Das gelingt hier, weil Jonze und sein Team zum einen mit ausgeklügelten
Computereffekten arbeiten, zum anderen aber auch mit alten und klassischen
Puppenkostümen. Das ist in erster Linie bei den wilden Kerlen
der Fall. Die Schauspieler mussten mehrere Stunden in den schweren
und stickigen Kostümen verbringen, die speziell für den
Film von den berühmten Jim Henson-Studios ("Muppets",
"Fraggles") hergestellt wurden. Diese Mischung aus Puppenkostüm
und CGI-Effekt, aus Tradition und Moderne, macht einen der vielen
Reize des Films aus.
Das
dünne Grundgerüst der Geschichte entfaltet also erst durch
die visuelle Ausgestaltung seine eigentliche Sogkraft.
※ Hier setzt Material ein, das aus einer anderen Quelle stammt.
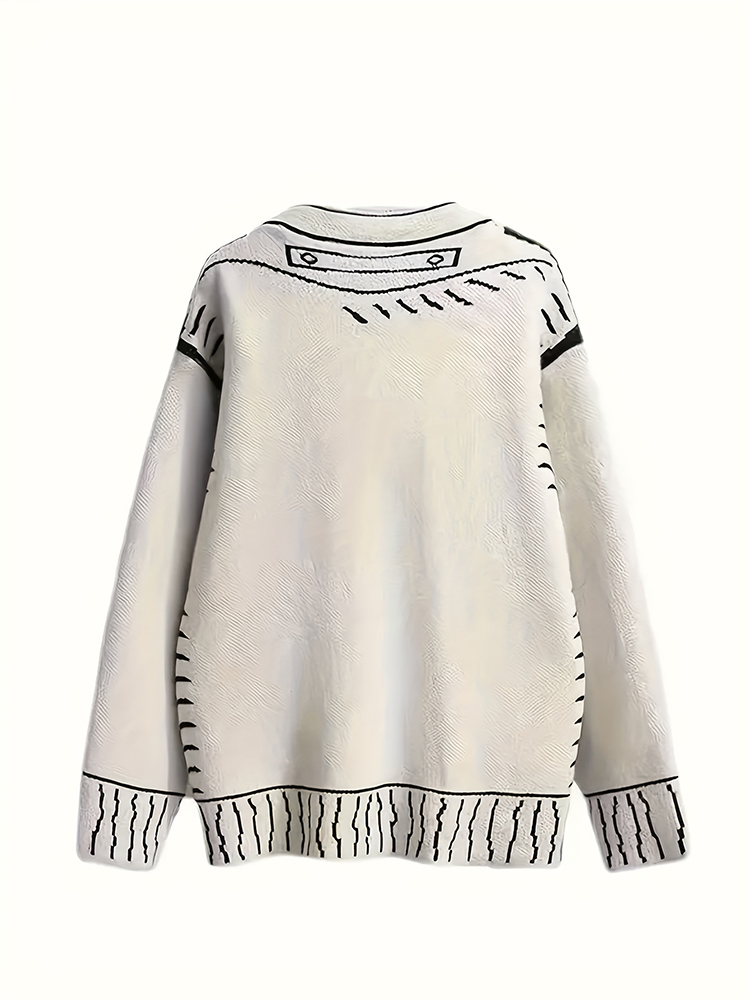 plus Size Women's Button-Up Ca - огляд і ціна Winter Clothing Essentials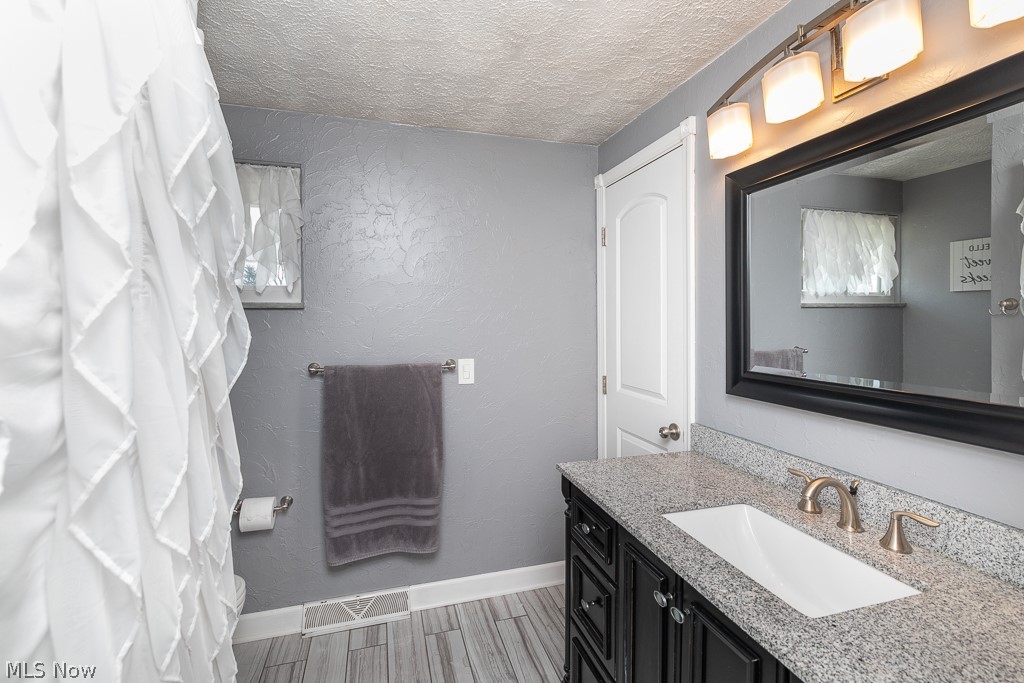 24798 Mitchell Drive North Olmsted OH 44070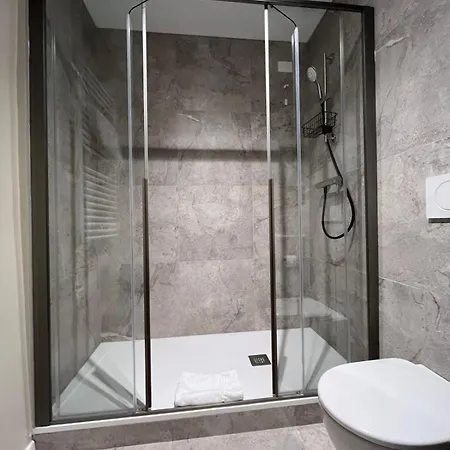 Casanova Hideaway 3* Venedig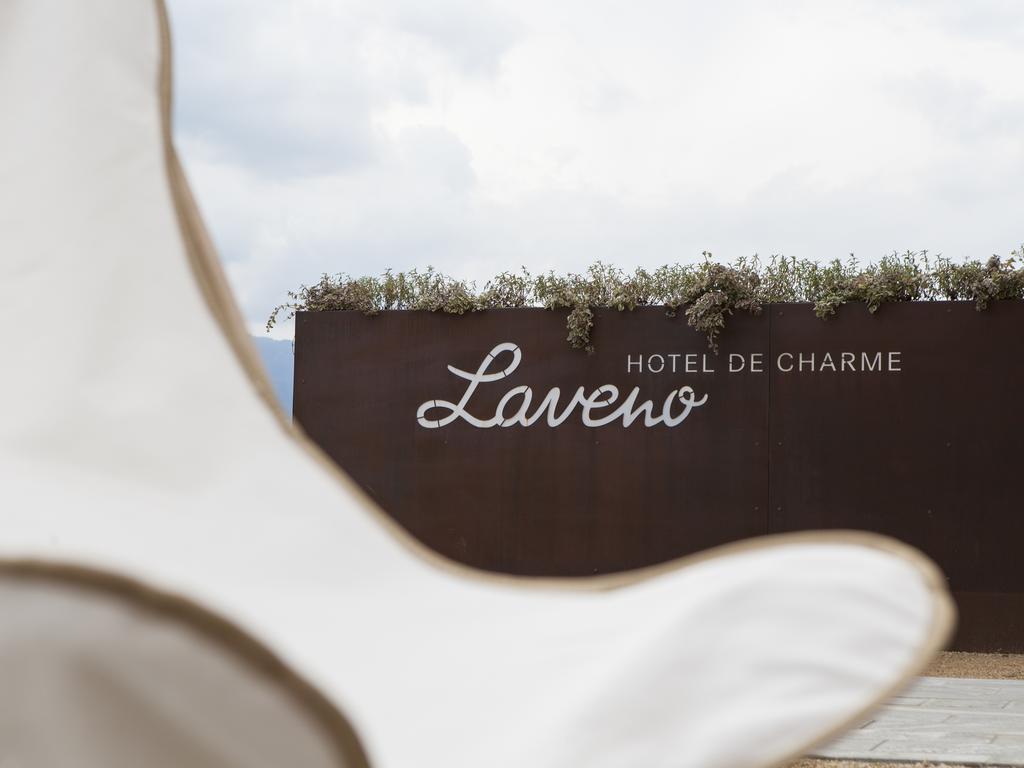 De Charme Hotel 4*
Wenn Max
fasziniert beobachtet, wie die wilden Kerle sich raufen und ihre
eigenen Häuser zerstören, dann fliegen sie durch die Luft,
dann bebt die Erde und es fallen ganze Bäume um. Es kracht,
rumst, knallt und explodiert gewaltig in diesem wilden Film mit
seinen wilden Kerlen und seinem wilden Max, der mit der Zeit langsam
erkennen muss, dass man auch als junger König viel Verantwortung
tragen muss und das vielleicht ein Kind nicht der beste Herrscher
über diese Wesen ist.
Inszenatorisch wirkt hier alles so verspielt und doch ist es gleichzeitig
streng choreographiert. Zusammen mit der musikalischen Untermalung
der ehemaligen Yeah-Yeah-Yeahs-Sängerin Karen Oh ist "Wo
die wilden Kerle wohnen" ein hoch inspirierender Film geworden,
der in seinem Kern das demonstriert, woran die meisten Kinderfilme
kranken. Denn Jonzes Verfilmung und Sendaks Vorlage zeigen keine
heile Kinderwelt. In dieser Geschichte
ist die Welt hässlich und schön, bedrohlich und friedlich,
gefährlich und harmlos zugleich. Das eine ist der Kinderseele
ebenso bekannt wie das andere.
Die Illusion einer heilen Kinderwelt können nur Erwachsene
haben - doch was wissen die schon über die gewaltigen Gefühlspanoramen
aber auch über die Widersprüchlichkeiten eines Kindes.
Wir können es wohl kaum sagen, doch wir können es erahnen
und zum Teil sogar erfahren, wenn wir uns Spike Jonzes Film ansehen
und damit in diese wahnsinnig feinfühlige Fantasiewelt eines
Kindes eintauchen. Und vielleicht ist ja das Kino der idealere Ort
für diese Geschichte, weil sich die Magie des Kinos schon seit
jeher aus der Fantasie seiner Macher speist, die irgendwie alle
noch innerlich Kind geblieben sind. Film ist Bewegung zwischen Fantasie
und Wirklichkeit, und wie beim kleinen Max wird im Kinosaal manchmal
die Welt zur Fantasie und die Fantasie zur Welt. Nur wenige Filme
schaffen das. "Wo die wilden Kerle wohnen" ist so einer.